Если исходить лишь из хорошо обоснованных и проверенных датировок и материалов, то получается, что и в Азии, и в Европе древнейшие археологические памятники имеют возраст немногим более одного миллиона лет назад. Это не относится только к Ближнему Востоку и Кавказу, куда, как уже говорилось в первой главе, гоминиды впервые проникли, по меньшей мере, 1,5 млн. лет назад. Путь европейских и азиатских первопоселенцев пролегал, скорее всего, через район Суэца, где существовал сухопутный мост, связывавший Африку с Евразией. Кроме того, не исключено, что в районах Гибралтара и Африканского Рога тоже были какие-то перемычки, делавшие возможными миграции из Северной Африки непосредственно в Европу, а из Восточной Африки на Аравийский полуостров и далее в глубинные районы Азии.

К середине ашельской эпохи, т. е. 700–800 тыс. лет назад, область распространения культуры включала уже почти всю Африку, юго-запад Европы, Западную, Центральную и Восточную Азию. Вероятно, в нее входили и некоторые острова Юго-Восточной Азии, где костные остатки гоминид имеют возраст не менее 1 млн. лет, но не сопровождаются столь же древними артефактами. Скоре всего, последние пока просто не найдены, хотя нельзя полностью исключить и вероятность того, что первоначально гоминиды обходились в этом регионе вообще без каменных орудий, найдя им более или менее равноценную замену в изделиях из иных, менее долговечных материалов, таких, например, как бамбук.

Рис. 6.5. Деревянное копье эпохи нижнего палеолита, найденное на стоянке Шенинген в Германии.

> [ПЕРЕЧЕНЬ]

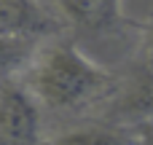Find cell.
<instances>
[{"instance_id": "1", "label": "cell", "mask_w": 153, "mask_h": 145, "mask_svg": "<svg viewBox=\"0 0 153 145\" xmlns=\"http://www.w3.org/2000/svg\"><path fill=\"white\" fill-rule=\"evenodd\" d=\"M22 86L40 108L73 113L105 102L116 86V75L89 59L73 40L48 38V43H38L30 65L22 70Z\"/></svg>"}, {"instance_id": "2", "label": "cell", "mask_w": 153, "mask_h": 145, "mask_svg": "<svg viewBox=\"0 0 153 145\" xmlns=\"http://www.w3.org/2000/svg\"><path fill=\"white\" fill-rule=\"evenodd\" d=\"M43 116L35 97L13 78L0 81V145H40Z\"/></svg>"}, {"instance_id": "3", "label": "cell", "mask_w": 153, "mask_h": 145, "mask_svg": "<svg viewBox=\"0 0 153 145\" xmlns=\"http://www.w3.org/2000/svg\"><path fill=\"white\" fill-rule=\"evenodd\" d=\"M102 118L116 124H143L153 118V70L137 62L126 75L116 78L110 97L102 102Z\"/></svg>"}, {"instance_id": "4", "label": "cell", "mask_w": 153, "mask_h": 145, "mask_svg": "<svg viewBox=\"0 0 153 145\" xmlns=\"http://www.w3.org/2000/svg\"><path fill=\"white\" fill-rule=\"evenodd\" d=\"M62 30V19L54 16L40 0H0V32L30 40H48Z\"/></svg>"}, {"instance_id": "5", "label": "cell", "mask_w": 153, "mask_h": 145, "mask_svg": "<svg viewBox=\"0 0 153 145\" xmlns=\"http://www.w3.org/2000/svg\"><path fill=\"white\" fill-rule=\"evenodd\" d=\"M65 22L86 32L124 30V0H51Z\"/></svg>"}, {"instance_id": "6", "label": "cell", "mask_w": 153, "mask_h": 145, "mask_svg": "<svg viewBox=\"0 0 153 145\" xmlns=\"http://www.w3.org/2000/svg\"><path fill=\"white\" fill-rule=\"evenodd\" d=\"M51 145H140V137L137 129L129 124L100 118L97 124H83L62 132Z\"/></svg>"}, {"instance_id": "7", "label": "cell", "mask_w": 153, "mask_h": 145, "mask_svg": "<svg viewBox=\"0 0 153 145\" xmlns=\"http://www.w3.org/2000/svg\"><path fill=\"white\" fill-rule=\"evenodd\" d=\"M40 40L19 38V35H3L0 32V81L22 75V70L30 65L35 48Z\"/></svg>"}, {"instance_id": "8", "label": "cell", "mask_w": 153, "mask_h": 145, "mask_svg": "<svg viewBox=\"0 0 153 145\" xmlns=\"http://www.w3.org/2000/svg\"><path fill=\"white\" fill-rule=\"evenodd\" d=\"M140 62L153 70V16L143 24V59Z\"/></svg>"}, {"instance_id": "9", "label": "cell", "mask_w": 153, "mask_h": 145, "mask_svg": "<svg viewBox=\"0 0 153 145\" xmlns=\"http://www.w3.org/2000/svg\"><path fill=\"white\" fill-rule=\"evenodd\" d=\"M134 129H137L140 145H153V118L151 121H143V124H134Z\"/></svg>"}]
</instances>
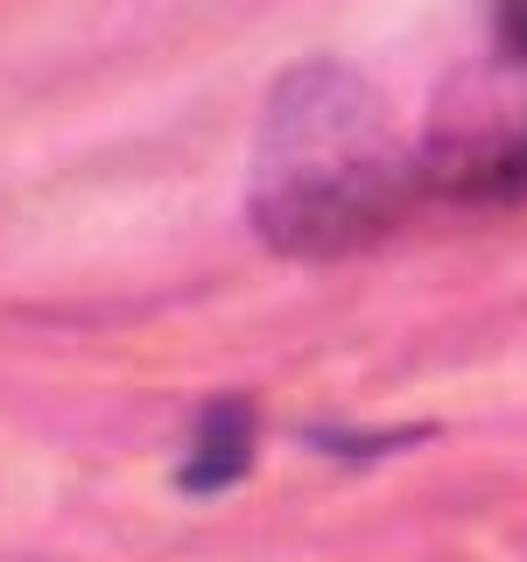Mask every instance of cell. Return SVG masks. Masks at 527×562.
<instances>
[{
    "instance_id": "3",
    "label": "cell",
    "mask_w": 527,
    "mask_h": 562,
    "mask_svg": "<svg viewBox=\"0 0 527 562\" xmlns=\"http://www.w3.org/2000/svg\"><path fill=\"white\" fill-rule=\"evenodd\" d=\"M246 464H254V408L246 401H211L198 422V443L183 457V492H218L246 479Z\"/></svg>"
},
{
    "instance_id": "2",
    "label": "cell",
    "mask_w": 527,
    "mask_h": 562,
    "mask_svg": "<svg viewBox=\"0 0 527 562\" xmlns=\"http://www.w3.org/2000/svg\"><path fill=\"white\" fill-rule=\"evenodd\" d=\"M422 190L464 204L527 198V113H457L422 148Z\"/></svg>"
},
{
    "instance_id": "4",
    "label": "cell",
    "mask_w": 527,
    "mask_h": 562,
    "mask_svg": "<svg viewBox=\"0 0 527 562\" xmlns=\"http://www.w3.org/2000/svg\"><path fill=\"white\" fill-rule=\"evenodd\" d=\"M500 49L506 64L527 70V0H500Z\"/></svg>"
},
{
    "instance_id": "1",
    "label": "cell",
    "mask_w": 527,
    "mask_h": 562,
    "mask_svg": "<svg viewBox=\"0 0 527 562\" xmlns=\"http://www.w3.org/2000/svg\"><path fill=\"white\" fill-rule=\"evenodd\" d=\"M422 198V155L345 64H295L254 140V225L274 254L338 260L386 239Z\"/></svg>"
}]
</instances>
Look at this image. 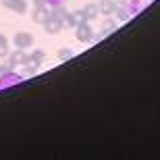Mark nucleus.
I'll return each mask as SVG.
<instances>
[{
  "label": "nucleus",
  "mask_w": 160,
  "mask_h": 160,
  "mask_svg": "<svg viewBox=\"0 0 160 160\" xmlns=\"http://www.w3.org/2000/svg\"><path fill=\"white\" fill-rule=\"evenodd\" d=\"M2 6L12 12H19V15H23L27 11V2L25 0H2Z\"/></svg>",
  "instance_id": "7ed1b4c3"
},
{
  "label": "nucleus",
  "mask_w": 160,
  "mask_h": 160,
  "mask_svg": "<svg viewBox=\"0 0 160 160\" xmlns=\"http://www.w3.org/2000/svg\"><path fill=\"white\" fill-rule=\"evenodd\" d=\"M4 56H8V40L0 33V58H4Z\"/></svg>",
  "instance_id": "423d86ee"
},
{
  "label": "nucleus",
  "mask_w": 160,
  "mask_h": 160,
  "mask_svg": "<svg viewBox=\"0 0 160 160\" xmlns=\"http://www.w3.org/2000/svg\"><path fill=\"white\" fill-rule=\"evenodd\" d=\"M44 2H48L50 6H60L62 4V0H44Z\"/></svg>",
  "instance_id": "6e6552de"
},
{
  "label": "nucleus",
  "mask_w": 160,
  "mask_h": 160,
  "mask_svg": "<svg viewBox=\"0 0 160 160\" xmlns=\"http://www.w3.org/2000/svg\"><path fill=\"white\" fill-rule=\"evenodd\" d=\"M31 60H33V62H38V65H40L42 60H44V52H40V50H36V52L31 54Z\"/></svg>",
  "instance_id": "0eeeda50"
},
{
  "label": "nucleus",
  "mask_w": 160,
  "mask_h": 160,
  "mask_svg": "<svg viewBox=\"0 0 160 160\" xmlns=\"http://www.w3.org/2000/svg\"><path fill=\"white\" fill-rule=\"evenodd\" d=\"M12 67L11 65H0V75H2V73H6V71H11Z\"/></svg>",
  "instance_id": "1a4fd4ad"
},
{
  "label": "nucleus",
  "mask_w": 160,
  "mask_h": 160,
  "mask_svg": "<svg viewBox=\"0 0 160 160\" xmlns=\"http://www.w3.org/2000/svg\"><path fill=\"white\" fill-rule=\"evenodd\" d=\"M25 60H27V56H25V50H23V48H17V50L8 52V65H11V67L25 65Z\"/></svg>",
  "instance_id": "20e7f679"
},
{
  "label": "nucleus",
  "mask_w": 160,
  "mask_h": 160,
  "mask_svg": "<svg viewBox=\"0 0 160 160\" xmlns=\"http://www.w3.org/2000/svg\"><path fill=\"white\" fill-rule=\"evenodd\" d=\"M12 42H15V46H17V48L27 50V48L33 44V38H31V33H27V31H19V33H15Z\"/></svg>",
  "instance_id": "f03ea898"
},
{
  "label": "nucleus",
  "mask_w": 160,
  "mask_h": 160,
  "mask_svg": "<svg viewBox=\"0 0 160 160\" xmlns=\"http://www.w3.org/2000/svg\"><path fill=\"white\" fill-rule=\"evenodd\" d=\"M48 17H50V15H48L46 8H42V6H38L36 11H33V21H36V23H44Z\"/></svg>",
  "instance_id": "39448f33"
},
{
  "label": "nucleus",
  "mask_w": 160,
  "mask_h": 160,
  "mask_svg": "<svg viewBox=\"0 0 160 160\" xmlns=\"http://www.w3.org/2000/svg\"><path fill=\"white\" fill-rule=\"evenodd\" d=\"M17 83H21V75H17V73H12V71H6L0 75V92L6 88H15Z\"/></svg>",
  "instance_id": "f257e3e1"
}]
</instances>
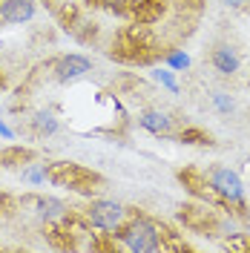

> [ЧТО СДЕЛАТЬ]
• 1. Переведите на английский предложение из отрывка: «Путь европейских и азиатских первопоселенцев пролегал, скорее всего, через район Суэца, где существовал сухопутный мост, связывавший Африку с Евразией».
• 2. Каков, по данным отрывка, возраст костных остатков гоминид на некоторых островах Юго-Восточной Азии?
• 3. Воспроизведите из отрывка участок от «Если исходить лишь» до «глубинные районы Азии.» включительно.

> [ОТВЕТЫ ПО ЗАДАНИЯМ]
• 1. The route of the European and Asian first settlers most likely ran through the Suez region, where there was a land bridge connecting Africa with Eurasia.

• 2. Не менее 1 млн лет.

• 3.
Если исходить лишь из хорошо обоснованных и проверенных датировок и материалов, то получается, что и в Азии, и в Европе древнейшие археологические памятники имеют возраст немногим более одного миллиона лет назад. Это не относится только к Ближнему Востоку и Кавказу, куда, как уже говорилось в первой главе, гоминиды впервые проникли, по меньшей мере, 1,5 млн. лет назад. Путь европейских и азиатских первопоселенцев пролегал, скорее всего, через район Суэца, где существовал сухопутный мост, связывавший Африку с Евразией. Кроме того, не исключено, что в районах Гибралтара и Африканского Рога тоже были какие-то перемычки, делавшие возможными миграции из Северной Африки непосредственно в Европу, а из Восточной Африки на Аравийский полуостров и далее в глубинные районы Азии.